SingleBond Universal is marketed as a one-step self-etching adhesive incorporated with several constituents, including silane and MDP for multi-purpose use. Regardless of the repair stages, the R-SBU group exhibited μTBS values comparable to those of the R-PGB and R-BMP groups, indicating that silane-incorporated adhesives can not only simplify the repair steps, but also achieve satisfactory bond strength within a single application. From the results of this study, it should be noted that either the sequential application of an adhesive and a silane coupling agent, or the application of a silane-incorporated adhesive, can improve the bond strength of RBC repair.
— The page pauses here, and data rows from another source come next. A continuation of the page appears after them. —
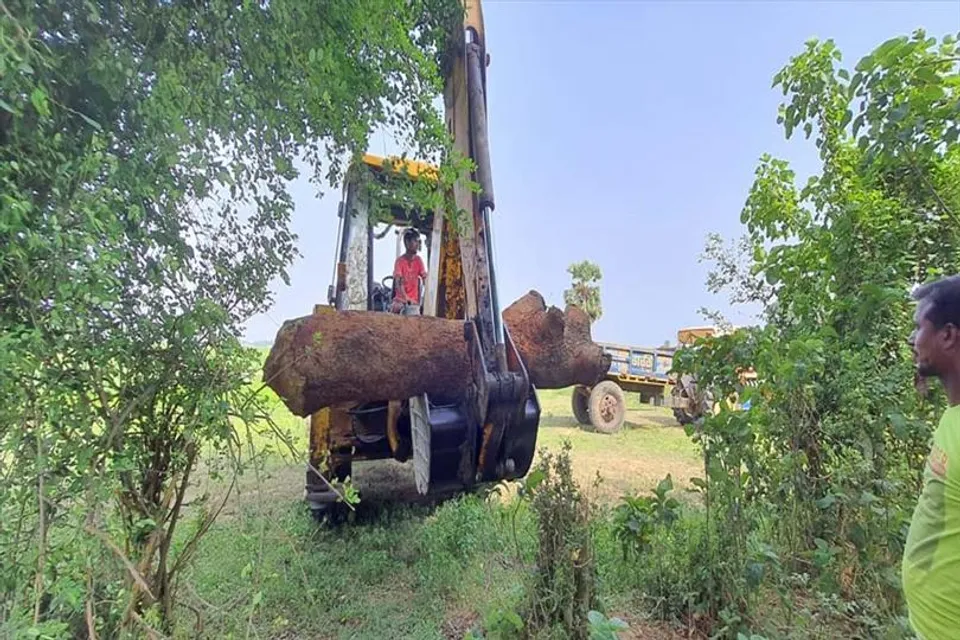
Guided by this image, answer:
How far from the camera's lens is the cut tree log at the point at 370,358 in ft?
6.64

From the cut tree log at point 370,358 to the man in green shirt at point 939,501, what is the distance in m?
1.54

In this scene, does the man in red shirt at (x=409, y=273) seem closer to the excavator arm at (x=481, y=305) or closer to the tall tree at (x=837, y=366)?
the excavator arm at (x=481, y=305)

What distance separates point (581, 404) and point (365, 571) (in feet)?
25.6

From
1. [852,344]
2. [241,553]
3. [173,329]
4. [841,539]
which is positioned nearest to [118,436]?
[173,329]

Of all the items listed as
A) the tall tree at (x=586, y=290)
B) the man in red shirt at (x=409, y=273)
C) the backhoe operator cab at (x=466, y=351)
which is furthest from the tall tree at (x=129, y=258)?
the tall tree at (x=586, y=290)

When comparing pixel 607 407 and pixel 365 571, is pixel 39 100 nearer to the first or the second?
pixel 365 571

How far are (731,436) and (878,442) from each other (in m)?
0.64

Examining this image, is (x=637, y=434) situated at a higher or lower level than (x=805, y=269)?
lower

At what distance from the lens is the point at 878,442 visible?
88.0 inches

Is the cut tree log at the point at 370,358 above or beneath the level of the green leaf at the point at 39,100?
beneath

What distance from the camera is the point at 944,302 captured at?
1288 mm

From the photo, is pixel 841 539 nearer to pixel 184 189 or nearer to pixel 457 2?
pixel 184 189

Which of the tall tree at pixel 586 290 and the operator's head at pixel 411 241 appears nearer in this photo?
the operator's head at pixel 411 241

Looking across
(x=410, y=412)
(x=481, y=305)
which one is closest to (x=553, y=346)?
(x=481, y=305)
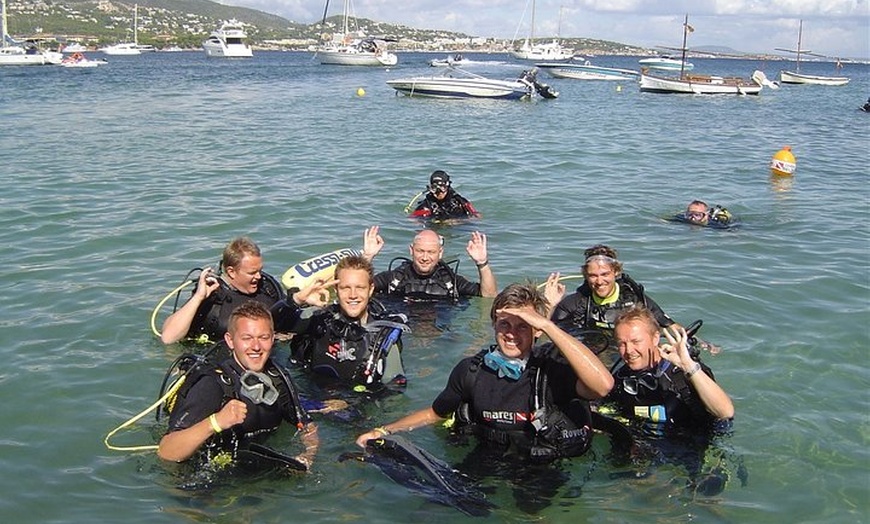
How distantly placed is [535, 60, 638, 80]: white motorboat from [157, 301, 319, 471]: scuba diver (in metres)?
64.3

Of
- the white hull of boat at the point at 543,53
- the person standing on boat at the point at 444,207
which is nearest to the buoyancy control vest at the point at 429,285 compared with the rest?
the person standing on boat at the point at 444,207

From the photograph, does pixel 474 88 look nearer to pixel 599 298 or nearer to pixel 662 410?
pixel 599 298

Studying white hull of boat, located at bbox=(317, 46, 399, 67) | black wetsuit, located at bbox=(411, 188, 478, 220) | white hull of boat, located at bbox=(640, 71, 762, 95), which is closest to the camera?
black wetsuit, located at bbox=(411, 188, 478, 220)

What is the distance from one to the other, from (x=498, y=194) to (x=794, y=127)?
19.9 metres

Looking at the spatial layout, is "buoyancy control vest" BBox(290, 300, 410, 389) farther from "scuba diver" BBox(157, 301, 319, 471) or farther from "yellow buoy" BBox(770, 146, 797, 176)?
"yellow buoy" BBox(770, 146, 797, 176)

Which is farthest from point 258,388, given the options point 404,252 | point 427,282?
point 404,252

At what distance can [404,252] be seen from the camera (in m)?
12.2

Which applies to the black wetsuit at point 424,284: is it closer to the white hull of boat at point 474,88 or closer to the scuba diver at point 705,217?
the scuba diver at point 705,217

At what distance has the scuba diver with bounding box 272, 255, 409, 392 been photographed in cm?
646

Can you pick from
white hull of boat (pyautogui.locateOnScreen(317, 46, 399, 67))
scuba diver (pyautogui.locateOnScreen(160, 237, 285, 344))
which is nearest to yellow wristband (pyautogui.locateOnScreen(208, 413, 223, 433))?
scuba diver (pyautogui.locateOnScreen(160, 237, 285, 344))

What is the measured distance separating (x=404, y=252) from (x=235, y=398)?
7.16 metres

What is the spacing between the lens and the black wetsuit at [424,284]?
29.9 ft

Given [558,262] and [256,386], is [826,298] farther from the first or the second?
[256,386]

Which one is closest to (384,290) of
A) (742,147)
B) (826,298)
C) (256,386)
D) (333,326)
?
(333,326)
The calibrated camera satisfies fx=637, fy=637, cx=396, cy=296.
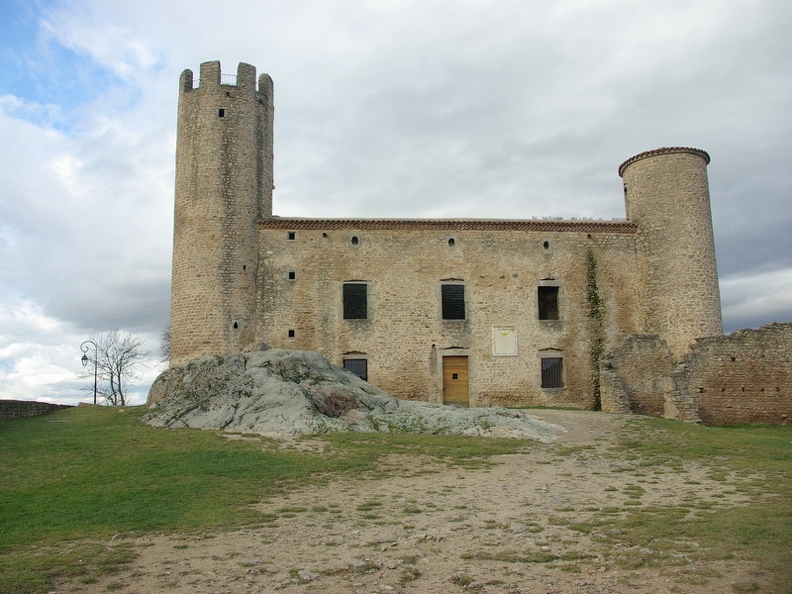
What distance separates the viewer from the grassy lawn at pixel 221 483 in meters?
6.95

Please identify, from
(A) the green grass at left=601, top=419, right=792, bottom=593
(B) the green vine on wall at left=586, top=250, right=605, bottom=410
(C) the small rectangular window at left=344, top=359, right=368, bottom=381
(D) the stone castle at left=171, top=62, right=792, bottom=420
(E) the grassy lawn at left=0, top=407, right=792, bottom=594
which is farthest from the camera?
(B) the green vine on wall at left=586, top=250, right=605, bottom=410

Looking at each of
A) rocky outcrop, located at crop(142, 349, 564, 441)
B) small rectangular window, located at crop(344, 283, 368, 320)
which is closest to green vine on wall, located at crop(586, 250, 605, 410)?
rocky outcrop, located at crop(142, 349, 564, 441)

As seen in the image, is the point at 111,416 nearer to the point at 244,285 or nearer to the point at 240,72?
the point at 244,285

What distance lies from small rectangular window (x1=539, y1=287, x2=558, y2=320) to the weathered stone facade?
3.6 inches

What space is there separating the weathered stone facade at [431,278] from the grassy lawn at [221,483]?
7.01 metres

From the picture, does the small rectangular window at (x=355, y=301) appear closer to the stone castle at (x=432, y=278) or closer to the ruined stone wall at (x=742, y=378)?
the stone castle at (x=432, y=278)

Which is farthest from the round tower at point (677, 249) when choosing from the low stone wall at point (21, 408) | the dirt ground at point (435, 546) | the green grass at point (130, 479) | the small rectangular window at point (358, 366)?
the low stone wall at point (21, 408)

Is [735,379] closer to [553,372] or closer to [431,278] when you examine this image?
[553,372]

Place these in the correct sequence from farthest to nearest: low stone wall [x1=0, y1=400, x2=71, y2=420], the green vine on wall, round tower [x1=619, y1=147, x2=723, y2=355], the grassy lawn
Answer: the green vine on wall, round tower [x1=619, y1=147, x2=723, y2=355], low stone wall [x1=0, y1=400, x2=71, y2=420], the grassy lawn

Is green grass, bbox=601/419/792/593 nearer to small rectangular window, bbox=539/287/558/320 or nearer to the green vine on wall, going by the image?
the green vine on wall

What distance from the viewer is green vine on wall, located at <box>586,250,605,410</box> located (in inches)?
1002

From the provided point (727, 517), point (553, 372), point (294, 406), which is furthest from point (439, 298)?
point (727, 517)

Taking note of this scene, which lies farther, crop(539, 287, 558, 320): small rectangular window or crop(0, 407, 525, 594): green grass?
crop(539, 287, 558, 320): small rectangular window

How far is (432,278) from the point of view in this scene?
25.3 m
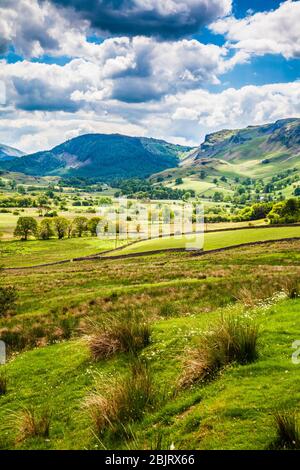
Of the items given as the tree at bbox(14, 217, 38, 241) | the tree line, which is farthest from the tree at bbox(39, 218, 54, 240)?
the tree at bbox(14, 217, 38, 241)

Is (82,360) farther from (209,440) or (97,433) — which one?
(209,440)

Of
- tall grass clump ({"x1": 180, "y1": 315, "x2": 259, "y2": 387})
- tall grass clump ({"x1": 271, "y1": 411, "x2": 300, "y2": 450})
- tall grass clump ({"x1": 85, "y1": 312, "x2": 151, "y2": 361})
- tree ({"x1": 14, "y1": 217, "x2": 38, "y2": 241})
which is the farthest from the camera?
tree ({"x1": 14, "y1": 217, "x2": 38, "y2": 241})

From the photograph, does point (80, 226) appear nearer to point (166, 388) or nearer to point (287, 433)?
point (166, 388)

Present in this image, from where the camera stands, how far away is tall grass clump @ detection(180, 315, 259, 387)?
1092 centimetres

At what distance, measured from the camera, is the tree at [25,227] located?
6206 inches

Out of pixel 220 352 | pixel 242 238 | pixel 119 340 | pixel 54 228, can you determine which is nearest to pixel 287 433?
pixel 220 352

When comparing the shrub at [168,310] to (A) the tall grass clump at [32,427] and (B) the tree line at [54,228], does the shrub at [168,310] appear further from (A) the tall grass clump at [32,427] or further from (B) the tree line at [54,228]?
(B) the tree line at [54,228]

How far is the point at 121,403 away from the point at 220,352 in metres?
3.29

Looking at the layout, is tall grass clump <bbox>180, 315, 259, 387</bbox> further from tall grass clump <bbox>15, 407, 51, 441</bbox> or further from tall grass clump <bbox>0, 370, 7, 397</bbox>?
Result: tall grass clump <bbox>0, 370, 7, 397</bbox>

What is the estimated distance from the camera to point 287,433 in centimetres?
737

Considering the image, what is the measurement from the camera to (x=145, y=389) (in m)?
10.1

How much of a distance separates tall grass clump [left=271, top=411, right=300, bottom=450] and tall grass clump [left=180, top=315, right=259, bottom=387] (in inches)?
133

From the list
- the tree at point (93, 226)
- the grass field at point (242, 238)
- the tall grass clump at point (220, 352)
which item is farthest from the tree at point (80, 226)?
the tall grass clump at point (220, 352)

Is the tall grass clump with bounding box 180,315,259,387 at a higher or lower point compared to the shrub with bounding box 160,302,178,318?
higher
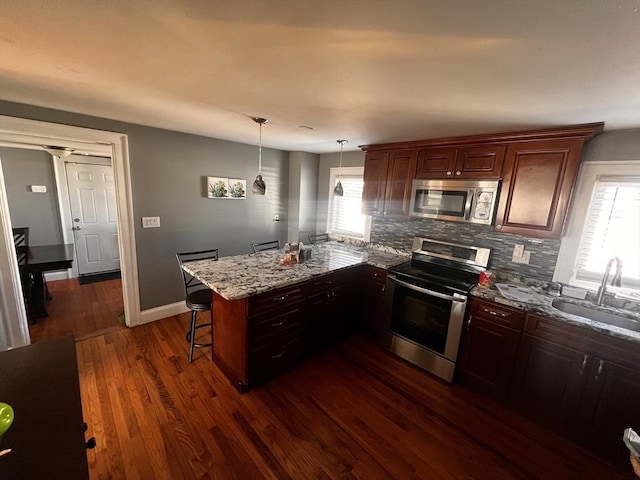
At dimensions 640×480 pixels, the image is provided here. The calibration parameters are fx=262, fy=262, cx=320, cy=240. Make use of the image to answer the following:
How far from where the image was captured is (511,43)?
3.15 ft

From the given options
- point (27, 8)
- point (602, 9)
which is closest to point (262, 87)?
point (27, 8)

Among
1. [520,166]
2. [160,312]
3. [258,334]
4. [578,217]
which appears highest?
[520,166]

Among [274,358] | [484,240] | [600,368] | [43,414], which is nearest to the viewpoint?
[43,414]

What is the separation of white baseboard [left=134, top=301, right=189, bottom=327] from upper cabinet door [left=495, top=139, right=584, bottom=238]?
3.72 m

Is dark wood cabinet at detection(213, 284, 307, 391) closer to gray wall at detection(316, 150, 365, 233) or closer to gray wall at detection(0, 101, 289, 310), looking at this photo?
gray wall at detection(0, 101, 289, 310)

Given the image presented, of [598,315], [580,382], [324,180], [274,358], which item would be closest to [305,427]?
[274,358]

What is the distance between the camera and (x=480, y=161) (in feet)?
8.02

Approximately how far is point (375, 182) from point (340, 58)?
222cm

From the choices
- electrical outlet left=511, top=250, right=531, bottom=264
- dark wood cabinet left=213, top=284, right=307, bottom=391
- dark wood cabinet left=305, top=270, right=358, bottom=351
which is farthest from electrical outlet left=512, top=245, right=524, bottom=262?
dark wood cabinet left=213, top=284, right=307, bottom=391

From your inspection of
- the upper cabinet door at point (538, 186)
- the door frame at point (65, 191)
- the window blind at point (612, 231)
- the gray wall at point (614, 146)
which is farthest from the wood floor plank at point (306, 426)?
the door frame at point (65, 191)

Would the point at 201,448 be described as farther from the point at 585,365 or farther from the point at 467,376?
the point at 585,365

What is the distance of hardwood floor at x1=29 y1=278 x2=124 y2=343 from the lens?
2.93 metres

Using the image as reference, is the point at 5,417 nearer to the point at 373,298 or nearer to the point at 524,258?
the point at 373,298

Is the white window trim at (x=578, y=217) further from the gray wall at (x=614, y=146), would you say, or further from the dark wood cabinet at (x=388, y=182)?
the dark wood cabinet at (x=388, y=182)
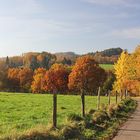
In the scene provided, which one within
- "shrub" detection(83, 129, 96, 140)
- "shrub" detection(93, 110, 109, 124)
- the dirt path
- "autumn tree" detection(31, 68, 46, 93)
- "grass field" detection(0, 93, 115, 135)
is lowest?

The failure mode of all silane-containing groups exhibited a greater ratio of cohesive failure in the RBC than the non-silane-containing groups, demonstrating the effect of silane on RBC repair.

The results of this study show that both the adhesive-only groups and the silane-adhesive application groups exhibited μTBS values significantly greater than those of the R-NA group for both repair-stage times, and no statistically significant differences with the NR-NA group were found for each respective repair-stage. However, the RBC is used in saliva-rich environments and is continuously exposed to thermal changes. Therefore, further studies on the bonding capacity of the repaired RBC under prolonged water immersion and thermocycling conditions are necessary to realize the long-term effects of the application of adhesive as well as adhesive–silane coupling agent in RBC repairs.

We conclude that the removal of the superficial layer within 24 h significantly lowers the bond strength of RBCs. The application of either an adhesive-only or an adhesive–silane combination in RBC repair within 24 h can restore the bond strength back to its original level. The addition of silane coupling agents has a reinforcing effect on the bond strength. The application of adhesives with or without a silane can significantly increase the bond strength of the repaired RBC polymerized within 24 h comparable to that of the control group.

Declaration of competing interest

The authors have no conflict of interest to declare.